After about 4 hours, prepare the 1st dough using a planetary mixer (mine is a Kenwood). Dissolve sourdough starter in 120g lukewarm water (=4,23oz=½ cup), then add 40g sugar (=1,41oz=9 ½ tsp), keeping the remaining 10g (=0,35oz=2 ⅓ tsp) apart. Add 295g strong flour (=10,41oz=2 ¼ cup). Insert the dough hook and knead for 10 minutes: 1 minute at minimum speed, then speed 1  for 9 minutes. Cover with cling film.

Put both flour and water mixture and the first dough in the fridge for about 9 hours and a half. After this amount of time, extract them from the fridge and leave both to rest at room temperature.
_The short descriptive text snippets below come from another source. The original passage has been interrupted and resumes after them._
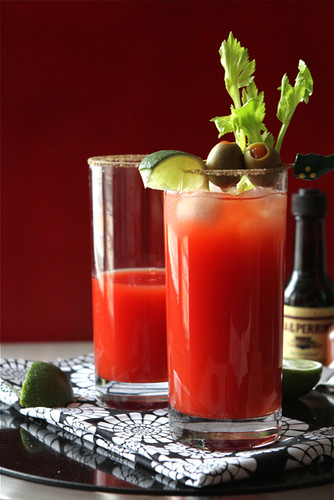 The Caesar cocktail, Canada's brunch (or anytime) drink is similar to a Bloody Mary, with a few key changes. Once you try one, you'll never go back. 158 calories and 7 Weight Watchers Freestyle SP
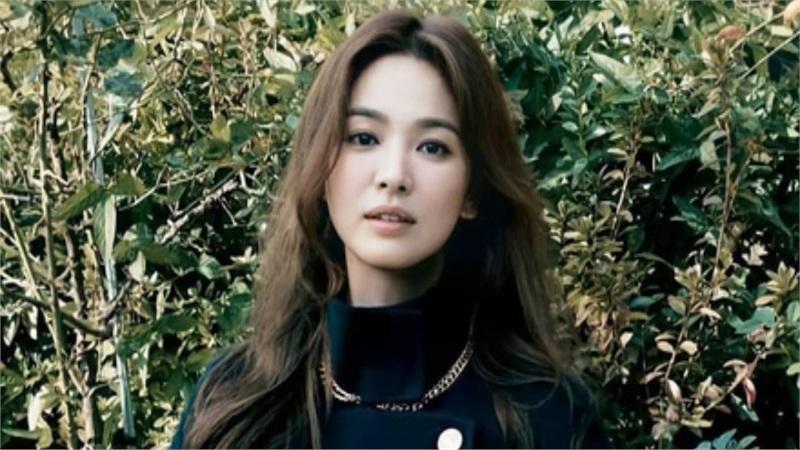 Song Hye Kyo vừa công bố tin vui, cư dân mạng lại 'săm soi' những dấu hiệu lạ trên khuôn mặt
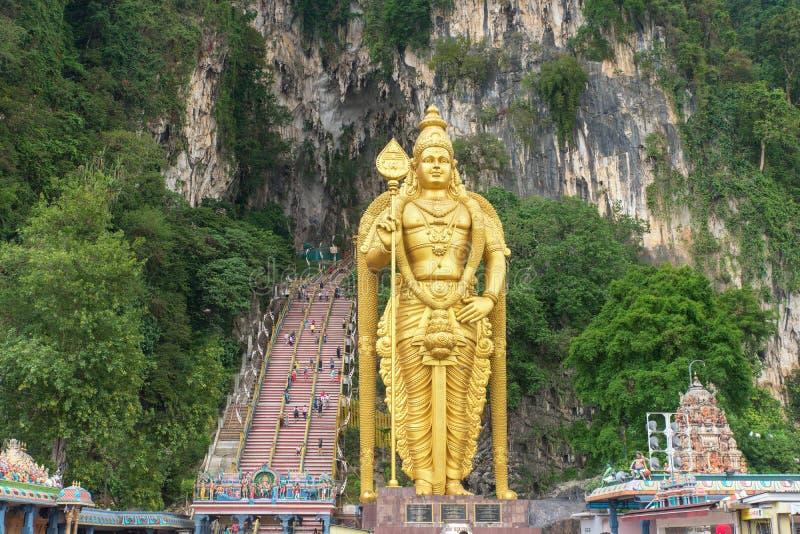 黑风洞雕象和入口在吉隆坡,马来西亚附近 免版税图库摄影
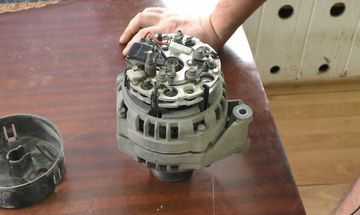 демонтаж крышки генератора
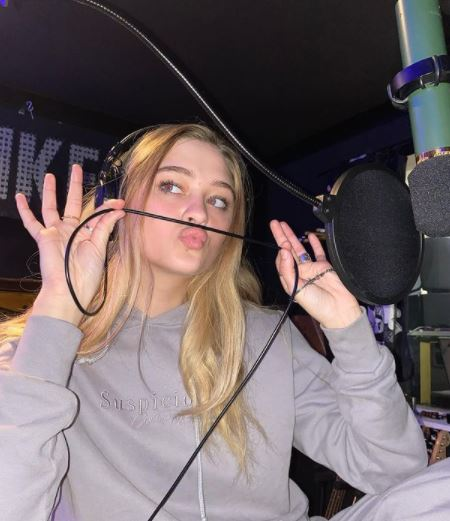 Lizzy Greene Format Phone number and Contact Details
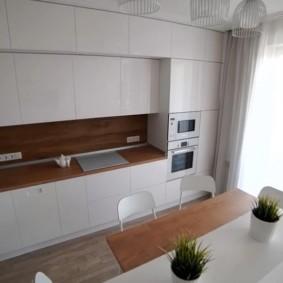 Белые фасады кухонного гарнитура без ручек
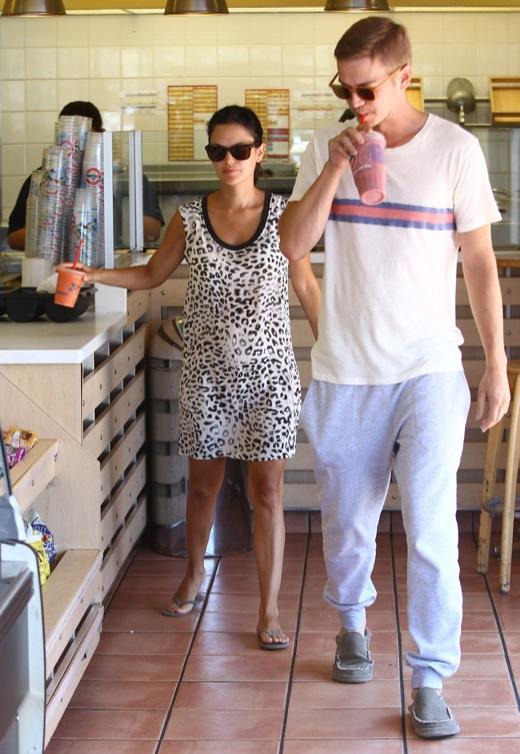 Pregnant Rachel Bilson & Hayden Christensen Stop For Smoothies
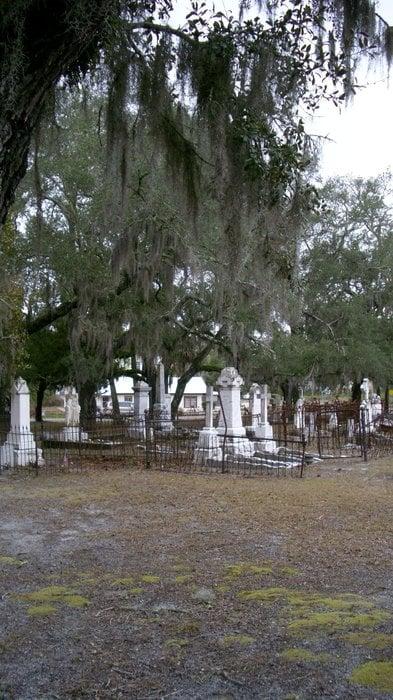 Chestnut Street Cemetery: 8TH St, Apalachicola, FL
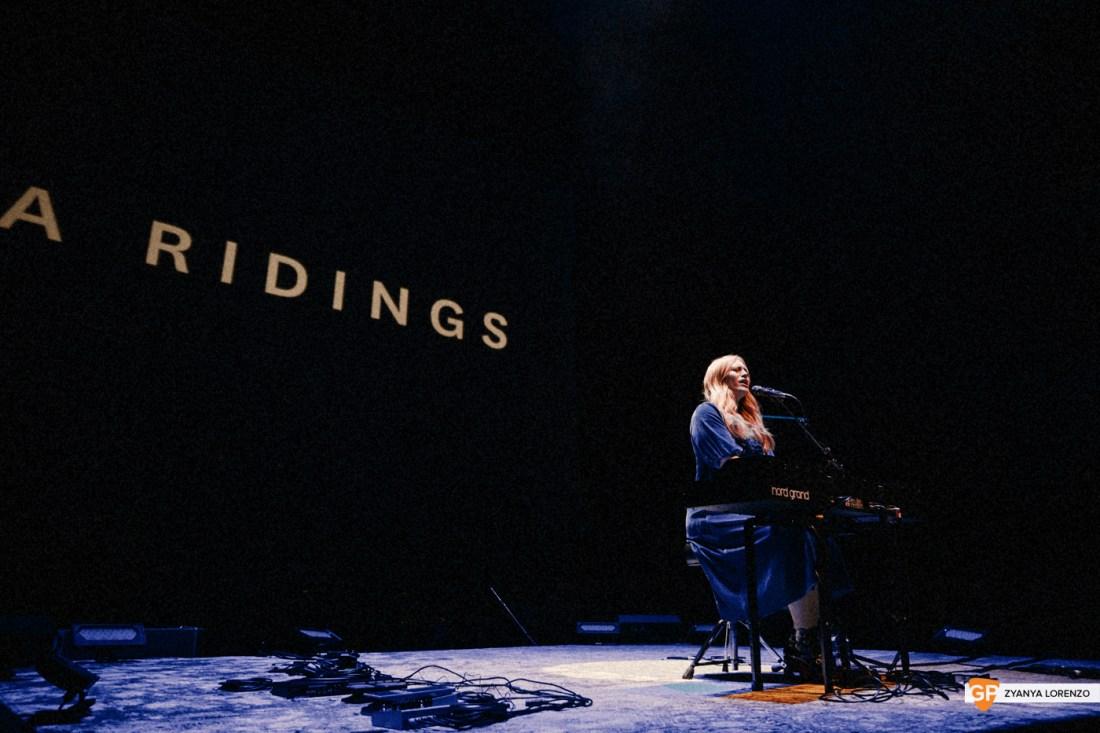 Freya-Ridings-3arena-Dublin-Zyanya-Lorenzo-001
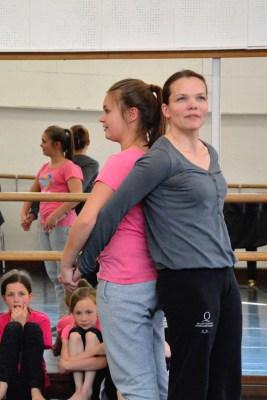 Tanzend mit Eva Zamazaková (vorne) Tanz erkunden: Noch Plätze für Interessierte frei. Foto: Daniel Senzek.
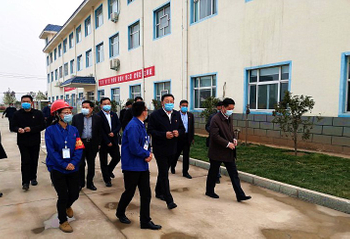 Secretary of CPC Hebi Municipal Committee MA Fuguo visited Yuanhao chemicals to inspect the works for production safety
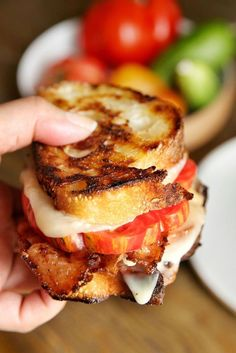 Grilled Cheese with Tomatoes and Bacon summer recipes summer recipes abendessen rezepte recipes recipes dessert recipes dinner Grilled Cheese With Tomato, Grilled Cheese Recipes, Bacon Recipes, Cooking Recipes, Grilled Cheeses, Grilled Tomatoes, Dishes Recipes, Recipes Dinner, Healthy Recipes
Take the butter out of the fridge as well.

After 3 hours and a half prepare the second dough adding the flour and water mixture to the first dough, then add the remaining flour (=115g=4,06oz=1 cup) and sugar (=10g=0,35oz=2 ⅓ tsp) and proceed by adding table salt, milk and 75g whisked egg (=2,65oz). You will use the remaining whisked egg on top of the buns before baking them. Knead with the mixer (still using the dough hook) for 10 minutes: 1 minute at minimum speed, then speed 1  for 9 minutes. Add the softened butter and knead again: speed 1  for 15 more minutes. Cover the bowl with cling film and leave it to rest inside the turned-off oven for about 3 hours.

After 3 hours, divide the dough into 10 parts of about 110g (=3,88oz) each. You will need to use about 30-40g flour (=1,06-1,41oz=¼-⅓ cups) to do so (you can use pastry flour instead of strong flour). Make sure to always dust the working surface with flour before placing the dough on it, as well as putting flour on your hands before handling each dough piece.  Fold each portion of dough dough so as to get to a ball and seal the bottom with your fingers.

Place the dough balls on a baking tray covered with baking paper and then brush them with the remained whisked egg.

Bake in a preheated oven at 190°C (=374°F) for about 30 minutes. Let them cool down before filling and eating them.

As it will take you about 21,5 hours to prepare this fabulous sourdough hamburger buns, I suggest you to plan well the timings. Here is mine:

  • 7:00 pm: feed the sourdough starter, then prepare the flour and water mixture
  • 11:00 pm: prepare the first dough and put it in the fridge together with the flour and water mixture
  • 8:30 am: take the first dough, the flour and water mixture and butter out of the fridge
  • 12:00 am: prepare the second dough
  •  3:30 pm: shape the buns, then cook them

These sourdough burger buns are the perfect homemade bread type for any homemade hamburger sandwich (meat-based or vegetarian… it’s up to you!).